_Problem to solve:_ Repeat each entry. Keep every line exactly as it is.

_Provided data:_

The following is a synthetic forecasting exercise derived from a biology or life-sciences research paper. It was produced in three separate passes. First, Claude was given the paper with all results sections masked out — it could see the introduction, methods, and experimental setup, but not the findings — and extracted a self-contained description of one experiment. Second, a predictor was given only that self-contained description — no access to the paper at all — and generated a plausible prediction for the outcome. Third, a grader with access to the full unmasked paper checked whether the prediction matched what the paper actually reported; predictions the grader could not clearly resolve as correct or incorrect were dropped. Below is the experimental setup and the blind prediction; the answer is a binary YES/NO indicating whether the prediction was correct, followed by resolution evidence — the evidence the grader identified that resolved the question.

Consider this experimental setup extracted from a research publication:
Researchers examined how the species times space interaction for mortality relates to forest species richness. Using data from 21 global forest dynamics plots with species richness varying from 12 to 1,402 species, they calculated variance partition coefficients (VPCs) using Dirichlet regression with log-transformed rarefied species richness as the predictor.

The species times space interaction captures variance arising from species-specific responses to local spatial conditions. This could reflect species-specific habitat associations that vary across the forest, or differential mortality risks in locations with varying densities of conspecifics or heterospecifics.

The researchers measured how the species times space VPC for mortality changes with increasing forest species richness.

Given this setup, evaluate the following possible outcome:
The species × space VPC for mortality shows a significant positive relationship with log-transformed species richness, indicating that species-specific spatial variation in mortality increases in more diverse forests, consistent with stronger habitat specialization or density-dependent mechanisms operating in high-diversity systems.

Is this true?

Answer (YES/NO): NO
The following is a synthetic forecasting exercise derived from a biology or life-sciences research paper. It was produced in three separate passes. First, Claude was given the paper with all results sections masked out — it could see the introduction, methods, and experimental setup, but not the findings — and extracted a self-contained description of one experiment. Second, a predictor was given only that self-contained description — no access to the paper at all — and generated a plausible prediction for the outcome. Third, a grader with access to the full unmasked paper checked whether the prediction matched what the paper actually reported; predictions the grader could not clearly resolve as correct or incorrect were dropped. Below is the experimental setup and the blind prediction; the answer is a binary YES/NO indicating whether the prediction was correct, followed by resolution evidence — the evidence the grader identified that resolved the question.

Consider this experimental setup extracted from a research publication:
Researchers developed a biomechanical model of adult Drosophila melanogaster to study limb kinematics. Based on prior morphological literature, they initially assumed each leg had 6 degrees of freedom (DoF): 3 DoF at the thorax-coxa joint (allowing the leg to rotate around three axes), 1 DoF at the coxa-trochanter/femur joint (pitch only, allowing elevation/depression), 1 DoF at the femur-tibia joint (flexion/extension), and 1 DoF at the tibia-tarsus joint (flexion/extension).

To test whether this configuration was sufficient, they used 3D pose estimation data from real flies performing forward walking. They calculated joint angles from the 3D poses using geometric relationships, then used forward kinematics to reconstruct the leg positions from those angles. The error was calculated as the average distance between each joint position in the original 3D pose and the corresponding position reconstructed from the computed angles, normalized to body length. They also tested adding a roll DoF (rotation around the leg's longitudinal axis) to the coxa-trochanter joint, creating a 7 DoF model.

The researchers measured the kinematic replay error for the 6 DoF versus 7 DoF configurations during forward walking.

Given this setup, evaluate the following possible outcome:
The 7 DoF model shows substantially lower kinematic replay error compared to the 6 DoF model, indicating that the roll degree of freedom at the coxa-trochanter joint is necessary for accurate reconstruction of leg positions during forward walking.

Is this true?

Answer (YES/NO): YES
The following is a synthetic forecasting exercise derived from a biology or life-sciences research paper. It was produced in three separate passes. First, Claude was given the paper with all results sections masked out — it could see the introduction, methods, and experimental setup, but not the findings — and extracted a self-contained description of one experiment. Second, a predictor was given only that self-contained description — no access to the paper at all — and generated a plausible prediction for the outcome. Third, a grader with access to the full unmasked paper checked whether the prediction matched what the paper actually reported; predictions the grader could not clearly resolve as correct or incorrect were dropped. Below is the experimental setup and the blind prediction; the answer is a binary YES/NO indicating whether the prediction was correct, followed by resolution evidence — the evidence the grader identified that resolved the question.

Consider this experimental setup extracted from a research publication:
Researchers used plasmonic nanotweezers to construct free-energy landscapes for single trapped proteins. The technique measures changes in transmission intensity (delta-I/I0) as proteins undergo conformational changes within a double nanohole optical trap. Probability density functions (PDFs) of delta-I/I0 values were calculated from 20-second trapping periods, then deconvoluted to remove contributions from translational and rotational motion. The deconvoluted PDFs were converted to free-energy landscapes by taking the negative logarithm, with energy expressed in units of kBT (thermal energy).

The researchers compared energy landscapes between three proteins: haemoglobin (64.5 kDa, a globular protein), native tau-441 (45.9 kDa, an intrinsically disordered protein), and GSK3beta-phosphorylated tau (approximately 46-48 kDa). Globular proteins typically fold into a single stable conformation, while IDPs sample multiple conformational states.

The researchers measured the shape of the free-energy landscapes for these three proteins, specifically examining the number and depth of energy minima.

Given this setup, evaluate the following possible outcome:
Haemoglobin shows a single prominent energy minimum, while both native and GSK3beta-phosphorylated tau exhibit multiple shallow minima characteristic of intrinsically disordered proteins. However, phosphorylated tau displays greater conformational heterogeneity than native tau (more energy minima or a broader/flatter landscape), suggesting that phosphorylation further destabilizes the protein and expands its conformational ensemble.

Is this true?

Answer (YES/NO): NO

_Solution to this task:_
The following is a synthetic forecasting exercise derived from a biology or life-sciences research paper. It was produced in three separate passes. First, Claude was given the paper with all results sections masked out — it could see the introduction, methods, and experimental setup, but not the findings — and extracted a self-contained description of one experiment. Second, a predictor was given only that self-contained description — no access to the paper at all — and generated a plausible prediction for the outcome. Third, a grader with access to the full unmasked paper checked whether the prediction matched what the paper actually reported; predictions the grader could not clearly resolve as correct or incorrect were dropped. Below is the experimental setup and the blind prediction; the answer is a binary YES/NO indicating whether the prediction was correct, followed by resolution evidence — the evidence the grader identified that resolved the question.

Consider this experimental setup extracted from a research publication:
Researchers examined how the species times space interaction for mortality relates to forest species richness. Using data from 21 global forest dynamics plots with species richness varying from 12 to 1,402 species, they calculated variance partition coefficients (VPCs) using Dirichlet regression with log-transformed rarefied species richness as the predictor.

The species times space interaction captures variance arising from species-specific responses to local spatial conditions. This could reflect species-specific habitat associations that vary across the forest, or differential mortality risks in locations with varying densities of conspecifics or heterospecifics.

The researchers measured how the species times space VPC for mortality changes with increasing forest species richness.

Given this setup, evaluate the following possible outcome:
The species × space VPC for mortality shows a significant positive relationship with log-transformed species richness, indicating that species-specific spatial variation in mortality increases in more diverse forests, consistent with stronger habitat specialization or density-dependent mechanisms operating in high-diversity systems.

Is this true?

Answer (YES/NO): NO
The following is a synthetic forecasting exercise derived from a biology or life-sciences research paper. It was produced in three separate passes. First, Claude was given the paper with all results sections masked out — it could see the introduction, methods, and experimental setup, but not the findings — and extracted a self-contained description of one experiment. Second, a predictor was given only that self-contained description — no access to the paper at all — and generated a plausible prediction for the outcome. Third, a grader with access to the full unmasked paper checked whether the prediction matched what the paper actually reported; predictions the grader could not clearly resolve as correct or incorrect were dropped. Below is the experimental setup and the blind prediction; the answer is a binary YES/NO indicating whether the prediction was correct, followed by resolution evidence — the evidence the grader identified that resolved the question.

Consider this experimental setup extracted from a research publication:
Researchers developed a biomechanical model of adult Drosophila melanogaster to study limb kinematics. Based on prior morphological literature, they initially assumed each leg had 6 degrees of freedom (DoF): 3 DoF at the thorax-coxa joint (allowing the leg to rotate around three axes), 1 DoF at the coxa-trochanter/femur joint (pitch only, allowing elevation/depression), 1 DoF at the femur-tibia joint (flexion/extension), and 1 DoF at the tibia-tarsus joint (flexion/extension).

To test whether this configuration was sufficient, they used 3D pose estimation data from real flies performing forward walking. They calculated joint angles from the 3D poses using geometric relationships, then used forward kinematics to reconstruct the leg positions from those angles. The error was calculated as the average distance between each joint position in the original 3D pose and the corresponding position reconstructed from the computed angles, normalized to body length. They also tested adding a roll DoF (rotation around the leg's longitudinal axis) to the coxa-trochanter joint, creating a 7 DoF model.

The researchers measured the kinematic replay error for the 6 DoF versus 7 DoF configurations during forward walking.

Given this setup, evaluate the following possible outcome:
The 7 DoF model shows substantially lower kinematic replay error compared to the 6 DoF model, indicating that the roll degree of freedom at the coxa-trochanter joint is necessary for accurate reconstruction of leg positions during forward walking.

Is this true?

Answer (YES/NO): YES
The following is a synthetic forecasting exercise derived from a biology or life-sciences research paper. It was produced in three separate passes. First, Claude was given the paper with all results sections masked out — it could see the introduction, methods, and experimental setup, but not the findings — and extracted a self-contained description of one experiment. Second, a predictor was given only that self-contained description — no access to the paper at all — and generated a plausible prediction for the outcome. Third, a grader with access to the full unmasked paper checked whether the prediction matched what the paper actually reported; predictions the grader could not clearly resolve as correct or incorrect were dropped. Below is the experimental setup and the blind prediction; the answer is a binary YES/NO indicating whether the prediction was correct, followed by resolution evidence — the evidence the grader identified that resolved the question.

Consider this experimental setup extracted from a research publication:
Researchers used plasmonic nanotweezers to construct free-energy landscapes for single trapped proteins. The technique measures changes in transmission intensity (delta-I/I0) as proteins undergo conformational changes within a double nanohole optical trap. Probability density functions (PDFs) of delta-I/I0 values were calculated from 20-second trapping periods, then deconvoluted to remove contributions from translational and rotational motion. The deconvoluted PDFs were converted to free-energy landscapes by taking the negative logarithm, with energy expressed in units of kBT (thermal energy).

The researchers compared energy landscapes between three proteins: haemoglobin (64.5 kDa, a globular protein), native tau-441 (45.9 kDa, an intrinsically disordered protein), and GSK3beta-phosphorylated tau (approximately 46-48 kDa). Globular proteins typically fold into a single stable conformation, while IDPs sample multiple conformational states.

The researchers measured the shape of the free-energy landscapes for these three proteins, specifically examining the number and depth of energy minima.

Given this setup, evaluate the following possible outcome:
Haemoglobin shows a single prominent energy minimum, while both native and GSK3beta-phosphorylated tau exhibit multiple shallow minima characteristic of intrinsically disordered proteins. However, phosphorylated tau displays greater conformational heterogeneity than native tau (more energy minima or a broader/flatter landscape), suggesting that phosphorylation further destabilizes the protein and expands its conformational ensemble.

Is this true?

Answer (YES/NO): NO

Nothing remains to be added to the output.